### WHAT IS ASKED
Show every line of the entries below that contains the word "wagon", copying each one in full.

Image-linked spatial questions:
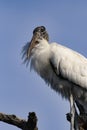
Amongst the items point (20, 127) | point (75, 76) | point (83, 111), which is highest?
point (75, 76)

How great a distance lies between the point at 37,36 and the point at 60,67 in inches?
49.4

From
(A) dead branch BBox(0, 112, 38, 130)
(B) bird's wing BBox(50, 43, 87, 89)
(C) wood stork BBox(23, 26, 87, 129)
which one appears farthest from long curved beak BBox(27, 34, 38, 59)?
(A) dead branch BBox(0, 112, 38, 130)

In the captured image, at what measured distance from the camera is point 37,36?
42.8 feet

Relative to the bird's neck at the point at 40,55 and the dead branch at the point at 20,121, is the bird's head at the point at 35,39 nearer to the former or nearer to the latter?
the bird's neck at the point at 40,55

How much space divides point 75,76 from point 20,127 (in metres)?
3.05

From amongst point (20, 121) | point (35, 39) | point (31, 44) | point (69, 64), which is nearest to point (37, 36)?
point (35, 39)

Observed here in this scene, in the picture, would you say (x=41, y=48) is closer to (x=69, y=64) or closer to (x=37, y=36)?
(x=37, y=36)

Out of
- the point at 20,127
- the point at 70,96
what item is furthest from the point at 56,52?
the point at 20,127

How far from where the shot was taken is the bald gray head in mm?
12648

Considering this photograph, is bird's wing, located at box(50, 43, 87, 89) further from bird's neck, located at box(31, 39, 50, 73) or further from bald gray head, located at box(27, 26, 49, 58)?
bald gray head, located at box(27, 26, 49, 58)

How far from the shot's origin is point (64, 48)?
1258 centimetres

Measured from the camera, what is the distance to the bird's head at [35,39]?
12.6 metres

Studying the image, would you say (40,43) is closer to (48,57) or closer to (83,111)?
(48,57)

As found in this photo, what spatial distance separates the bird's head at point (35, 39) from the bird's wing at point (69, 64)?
48cm
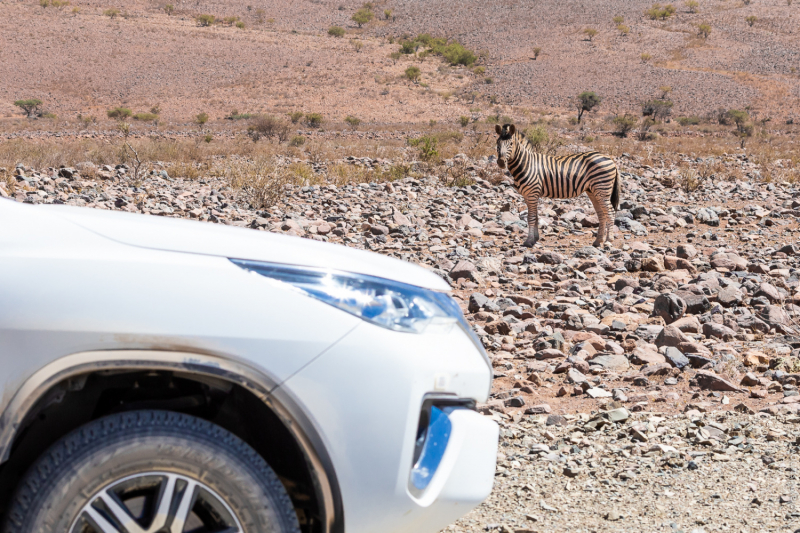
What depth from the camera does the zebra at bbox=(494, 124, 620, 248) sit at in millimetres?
10656

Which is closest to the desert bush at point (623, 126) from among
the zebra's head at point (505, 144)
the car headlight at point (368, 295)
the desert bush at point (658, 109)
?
the desert bush at point (658, 109)

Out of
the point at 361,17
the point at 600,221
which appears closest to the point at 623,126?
the point at 600,221

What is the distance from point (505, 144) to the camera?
34.3 feet

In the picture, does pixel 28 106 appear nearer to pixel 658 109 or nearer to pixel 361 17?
pixel 658 109

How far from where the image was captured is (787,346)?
5898 millimetres

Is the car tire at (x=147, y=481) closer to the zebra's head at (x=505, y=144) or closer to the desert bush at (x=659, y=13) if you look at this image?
the zebra's head at (x=505, y=144)

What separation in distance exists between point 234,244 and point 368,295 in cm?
44

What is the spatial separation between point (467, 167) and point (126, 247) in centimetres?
1522

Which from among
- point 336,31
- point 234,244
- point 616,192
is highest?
point 336,31

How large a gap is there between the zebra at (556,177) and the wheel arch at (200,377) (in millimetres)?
8712

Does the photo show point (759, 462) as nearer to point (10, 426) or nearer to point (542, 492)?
point (542, 492)

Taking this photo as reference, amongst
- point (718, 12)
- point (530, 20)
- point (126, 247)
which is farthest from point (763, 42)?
point (126, 247)

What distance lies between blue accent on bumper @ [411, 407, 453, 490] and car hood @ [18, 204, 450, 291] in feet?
1.42

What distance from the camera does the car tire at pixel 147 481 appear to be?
1.94 meters
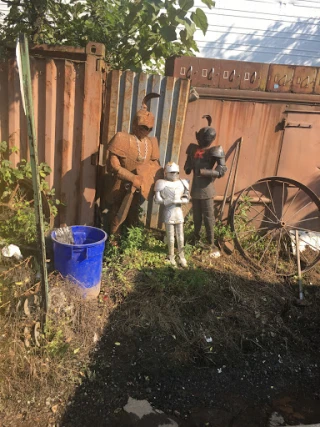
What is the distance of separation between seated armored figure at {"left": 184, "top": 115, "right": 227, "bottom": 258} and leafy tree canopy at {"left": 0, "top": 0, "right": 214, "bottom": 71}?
1.77 metres

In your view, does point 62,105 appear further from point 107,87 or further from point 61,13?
point 61,13

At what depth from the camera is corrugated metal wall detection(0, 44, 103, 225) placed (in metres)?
4.21

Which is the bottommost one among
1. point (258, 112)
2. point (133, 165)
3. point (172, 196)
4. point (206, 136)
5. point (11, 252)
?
point (11, 252)

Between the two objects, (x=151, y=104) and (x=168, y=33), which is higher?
(x=168, y=33)

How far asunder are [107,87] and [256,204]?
272cm

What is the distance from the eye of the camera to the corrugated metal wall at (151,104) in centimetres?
435

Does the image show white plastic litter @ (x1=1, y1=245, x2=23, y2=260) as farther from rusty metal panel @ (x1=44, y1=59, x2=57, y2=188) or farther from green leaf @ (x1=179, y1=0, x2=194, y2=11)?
green leaf @ (x1=179, y1=0, x2=194, y2=11)

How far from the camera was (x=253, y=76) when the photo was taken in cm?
473

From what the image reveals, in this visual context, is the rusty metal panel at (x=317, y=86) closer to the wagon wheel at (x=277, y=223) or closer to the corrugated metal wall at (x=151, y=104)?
the wagon wheel at (x=277, y=223)

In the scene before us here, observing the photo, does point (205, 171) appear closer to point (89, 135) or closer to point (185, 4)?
point (89, 135)

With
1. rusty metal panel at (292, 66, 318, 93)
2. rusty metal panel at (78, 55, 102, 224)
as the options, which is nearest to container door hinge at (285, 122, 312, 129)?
rusty metal panel at (292, 66, 318, 93)

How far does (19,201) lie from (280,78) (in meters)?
3.94

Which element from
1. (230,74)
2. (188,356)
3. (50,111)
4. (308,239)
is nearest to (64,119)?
(50,111)

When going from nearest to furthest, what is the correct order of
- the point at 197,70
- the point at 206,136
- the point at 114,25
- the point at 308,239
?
the point at 206,136
the point at 197,70
the point at 308,239
the point at 114,25
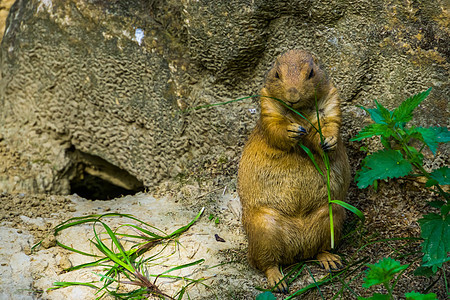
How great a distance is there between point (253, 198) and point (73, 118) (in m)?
2.63

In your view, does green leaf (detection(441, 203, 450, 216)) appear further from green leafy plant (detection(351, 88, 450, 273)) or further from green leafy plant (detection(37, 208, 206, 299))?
green leafy plant (detection(37, 208, 206, 299))

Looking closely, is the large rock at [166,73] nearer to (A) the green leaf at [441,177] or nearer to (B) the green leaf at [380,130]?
(A) the green leaf at [441,177]

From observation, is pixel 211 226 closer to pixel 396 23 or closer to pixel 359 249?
pixel 359 249

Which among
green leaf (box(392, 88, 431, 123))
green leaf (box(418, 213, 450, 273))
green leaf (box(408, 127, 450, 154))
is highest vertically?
green leaf (box(392, 88, 431, 123))

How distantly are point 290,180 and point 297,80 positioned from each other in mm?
719

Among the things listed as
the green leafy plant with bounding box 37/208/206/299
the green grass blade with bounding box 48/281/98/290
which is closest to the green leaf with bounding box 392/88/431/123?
the green leafy plant with bounding box 37/208/206/299

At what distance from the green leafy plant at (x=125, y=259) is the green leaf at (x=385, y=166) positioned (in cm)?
140

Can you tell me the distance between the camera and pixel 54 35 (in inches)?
231

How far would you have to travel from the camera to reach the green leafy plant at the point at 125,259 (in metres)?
3.96

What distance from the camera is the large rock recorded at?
4.43 meters

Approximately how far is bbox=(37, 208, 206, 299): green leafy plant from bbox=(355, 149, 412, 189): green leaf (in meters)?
1.40

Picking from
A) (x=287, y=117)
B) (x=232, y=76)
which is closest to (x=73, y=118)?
(x=232, y=76)

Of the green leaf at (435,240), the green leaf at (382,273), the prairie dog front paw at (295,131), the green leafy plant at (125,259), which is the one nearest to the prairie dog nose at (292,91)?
the prairie dog front paw at (295,131)

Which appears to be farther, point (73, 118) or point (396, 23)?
point (73, 118)
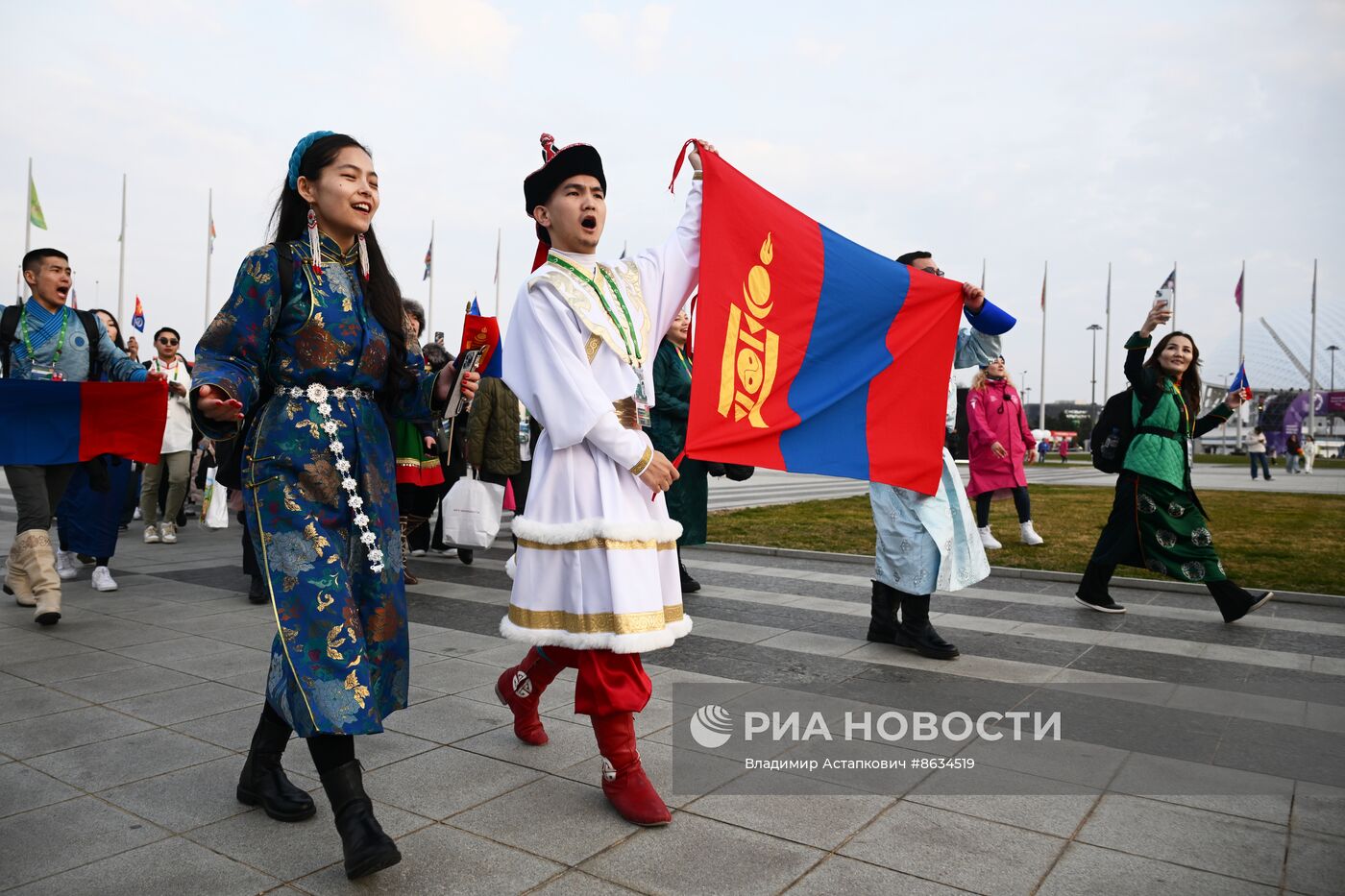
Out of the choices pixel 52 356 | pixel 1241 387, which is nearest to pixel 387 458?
pixel 52 356

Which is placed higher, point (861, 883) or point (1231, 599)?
point (1231, 599)

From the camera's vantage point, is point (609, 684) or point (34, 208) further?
point (34, 208)

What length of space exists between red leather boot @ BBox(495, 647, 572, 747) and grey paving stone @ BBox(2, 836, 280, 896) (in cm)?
115

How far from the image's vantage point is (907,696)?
4.30m

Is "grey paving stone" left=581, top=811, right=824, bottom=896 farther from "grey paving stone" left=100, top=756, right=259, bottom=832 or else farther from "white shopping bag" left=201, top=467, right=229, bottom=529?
"white shopping bag" left=201, top=467, right=229, bottom=529

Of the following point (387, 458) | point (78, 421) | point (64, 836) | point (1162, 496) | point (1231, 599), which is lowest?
point (64, 836)

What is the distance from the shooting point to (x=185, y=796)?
311 centimetres

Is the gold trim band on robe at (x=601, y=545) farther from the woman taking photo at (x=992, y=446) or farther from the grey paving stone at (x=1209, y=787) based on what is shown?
the woman taking photo at (x=992, y=446)

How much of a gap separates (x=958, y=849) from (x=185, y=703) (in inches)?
128

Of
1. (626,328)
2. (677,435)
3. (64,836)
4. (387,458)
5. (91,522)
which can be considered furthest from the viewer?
(91,522)

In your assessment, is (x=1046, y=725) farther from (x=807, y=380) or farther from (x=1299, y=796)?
(x=807, y=380)

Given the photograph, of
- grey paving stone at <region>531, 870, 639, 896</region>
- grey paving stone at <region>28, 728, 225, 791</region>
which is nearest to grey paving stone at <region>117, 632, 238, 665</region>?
grey paving stone at <region>28, 728, 225, 791</region>

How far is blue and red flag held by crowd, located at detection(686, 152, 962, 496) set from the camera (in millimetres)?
3648

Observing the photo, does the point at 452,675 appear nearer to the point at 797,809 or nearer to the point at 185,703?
the point at 185,703
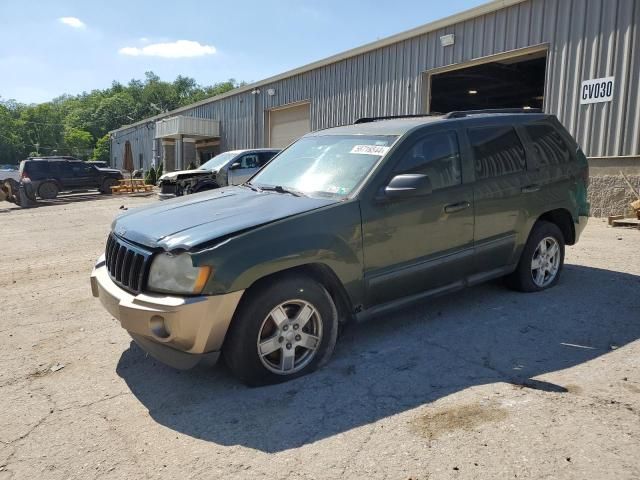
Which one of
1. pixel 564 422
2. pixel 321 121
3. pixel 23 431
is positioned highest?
pixel 321 121

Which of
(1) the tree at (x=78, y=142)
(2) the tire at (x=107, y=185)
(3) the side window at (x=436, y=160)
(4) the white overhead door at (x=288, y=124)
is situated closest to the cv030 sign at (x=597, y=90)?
(3) the side window at (x=436, y=160)

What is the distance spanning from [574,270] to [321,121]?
14.5 m

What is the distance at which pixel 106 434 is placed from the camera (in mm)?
2902

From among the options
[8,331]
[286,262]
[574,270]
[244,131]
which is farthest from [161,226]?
[244,131]

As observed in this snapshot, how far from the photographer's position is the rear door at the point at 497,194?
14.7ft

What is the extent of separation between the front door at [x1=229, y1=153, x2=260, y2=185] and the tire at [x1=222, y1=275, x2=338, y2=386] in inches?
443

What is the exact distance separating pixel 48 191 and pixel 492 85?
18107 millimetres

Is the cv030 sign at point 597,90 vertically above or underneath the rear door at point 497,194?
above

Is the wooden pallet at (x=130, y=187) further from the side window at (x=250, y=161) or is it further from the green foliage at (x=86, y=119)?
the green foliage at (x=86, y=119)

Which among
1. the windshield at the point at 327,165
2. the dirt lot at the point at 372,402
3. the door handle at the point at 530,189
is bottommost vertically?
the dirt lot at the point at 372,402

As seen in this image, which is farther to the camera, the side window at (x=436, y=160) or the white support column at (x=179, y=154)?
the white support column at (x=179, y=154)

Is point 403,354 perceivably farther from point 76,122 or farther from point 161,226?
point 76,122

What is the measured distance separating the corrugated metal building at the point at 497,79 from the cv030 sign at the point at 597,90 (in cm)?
2

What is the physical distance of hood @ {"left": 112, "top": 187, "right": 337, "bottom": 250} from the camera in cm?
323
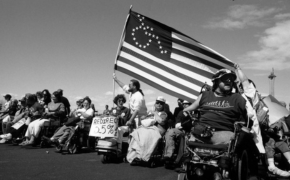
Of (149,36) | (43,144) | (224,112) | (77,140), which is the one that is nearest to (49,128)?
(43,144)

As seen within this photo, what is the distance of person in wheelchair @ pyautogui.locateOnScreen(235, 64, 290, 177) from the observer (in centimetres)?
547

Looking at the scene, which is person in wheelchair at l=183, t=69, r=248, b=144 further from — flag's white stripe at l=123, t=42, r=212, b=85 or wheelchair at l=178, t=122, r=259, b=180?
flag's white stripe at l=123, t=42, r=212, b=85

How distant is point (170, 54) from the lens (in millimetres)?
7918

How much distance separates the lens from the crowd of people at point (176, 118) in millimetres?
4410

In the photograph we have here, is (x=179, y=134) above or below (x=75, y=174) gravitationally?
above

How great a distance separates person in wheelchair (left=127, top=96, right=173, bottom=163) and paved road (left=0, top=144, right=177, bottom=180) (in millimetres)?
279

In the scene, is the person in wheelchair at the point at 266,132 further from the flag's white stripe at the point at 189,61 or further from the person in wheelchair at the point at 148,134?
the person in wheelchair at the point at 148,134

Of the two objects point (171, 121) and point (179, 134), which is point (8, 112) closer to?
point (171, 121)

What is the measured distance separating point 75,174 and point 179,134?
242cm

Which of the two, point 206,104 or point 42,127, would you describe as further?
point 42,127

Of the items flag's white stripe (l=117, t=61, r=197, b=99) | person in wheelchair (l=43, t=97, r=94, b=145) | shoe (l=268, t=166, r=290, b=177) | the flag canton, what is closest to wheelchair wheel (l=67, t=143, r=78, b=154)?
person in wheelchair (l=43, t=97, r=94, b=145)

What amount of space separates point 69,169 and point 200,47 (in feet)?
14.2

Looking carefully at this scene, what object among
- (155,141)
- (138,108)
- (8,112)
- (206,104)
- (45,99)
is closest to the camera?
(206,104)

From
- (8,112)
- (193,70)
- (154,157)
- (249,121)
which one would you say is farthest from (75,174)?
(8,112)
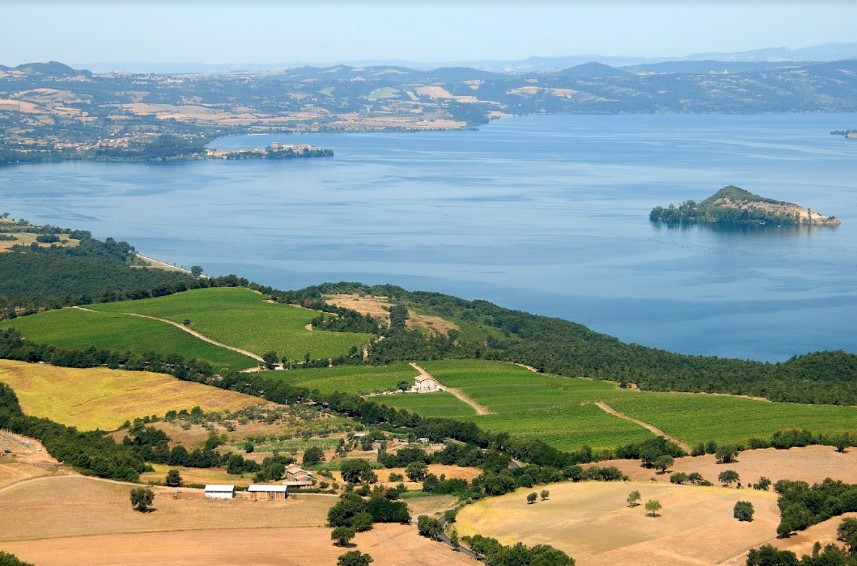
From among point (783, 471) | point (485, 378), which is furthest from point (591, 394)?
point (783, 471)

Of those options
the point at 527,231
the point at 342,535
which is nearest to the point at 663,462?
the point at 342,535

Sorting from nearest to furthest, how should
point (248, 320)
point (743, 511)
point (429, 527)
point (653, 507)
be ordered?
1. point (429, 527)
2. point (743, 511)
3. point (653, 507)
4. point (248, 320)

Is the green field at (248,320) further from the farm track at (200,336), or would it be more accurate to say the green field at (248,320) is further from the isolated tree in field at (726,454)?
the isolated tree in field at (726,454)

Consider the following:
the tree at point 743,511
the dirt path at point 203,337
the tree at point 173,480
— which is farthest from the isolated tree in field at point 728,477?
the dirt path at point 203,337

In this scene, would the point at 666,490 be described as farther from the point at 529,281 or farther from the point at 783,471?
the point at 529,281

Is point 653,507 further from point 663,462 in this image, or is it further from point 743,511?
point 663,462

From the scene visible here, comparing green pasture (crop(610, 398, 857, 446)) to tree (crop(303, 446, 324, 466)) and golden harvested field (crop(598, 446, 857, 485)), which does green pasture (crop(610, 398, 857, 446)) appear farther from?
tree (crop(303, 446, 324, 466))

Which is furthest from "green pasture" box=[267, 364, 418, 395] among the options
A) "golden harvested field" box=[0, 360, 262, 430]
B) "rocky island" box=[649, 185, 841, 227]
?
"rocky island" box=[649, 185, 841, 227]
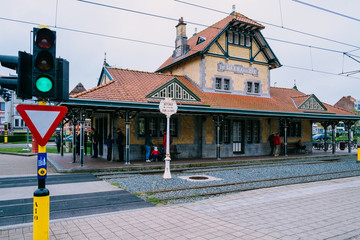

### IN RESPONSE
From what the image reveals, in this visual context, is the rusty metal panel at (x=317, y=86) closer to the wagon wheel at (x=277, y=223) or closer to the corrugated metal wall at (x=151, y=104)?
the wagon wheel at (x=277, y=223)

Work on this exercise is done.